YOUR OBJECTIVE:
Print the listing below word for word, leaving out the pictures.

SOURCE DATA:
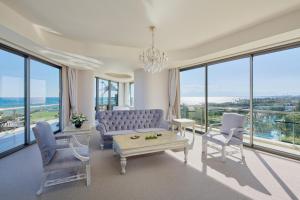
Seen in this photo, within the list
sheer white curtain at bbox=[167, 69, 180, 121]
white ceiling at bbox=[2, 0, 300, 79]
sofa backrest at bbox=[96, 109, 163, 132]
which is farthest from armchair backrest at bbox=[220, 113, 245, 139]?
sheer white curtain at bbox=[167, 69, 180, 121]

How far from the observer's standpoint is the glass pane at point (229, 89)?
466cm

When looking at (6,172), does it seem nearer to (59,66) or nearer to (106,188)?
(106,188)

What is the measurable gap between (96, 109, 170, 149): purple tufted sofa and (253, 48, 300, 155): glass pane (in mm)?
2532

THE RESPONSE:
Seen in this photo, within the list
sheer white curtain at bbox=[167, 69, 180, 121]
white ceiling at bbox=[2, 0, 300, 79]
sofa backrest at bbox=[96, 109, 163, 132]
which is farthest from armchair backrest at bbox=[220, 113, 245, 139]?
sheer white curtain at bbox=[167, 69, 180, 121]

How far from the observer's standpoint is the glass pane at point (229, 89)?
466cm

When looking at (6,172), does it seem nearer to (59,66) or nearer to (106,188)?
(106,188)

What is the measurable gap between (96, 109, 170, 149): purple tufted sofa and (253, 48, 300, 155): glass pane (in mm)?
2532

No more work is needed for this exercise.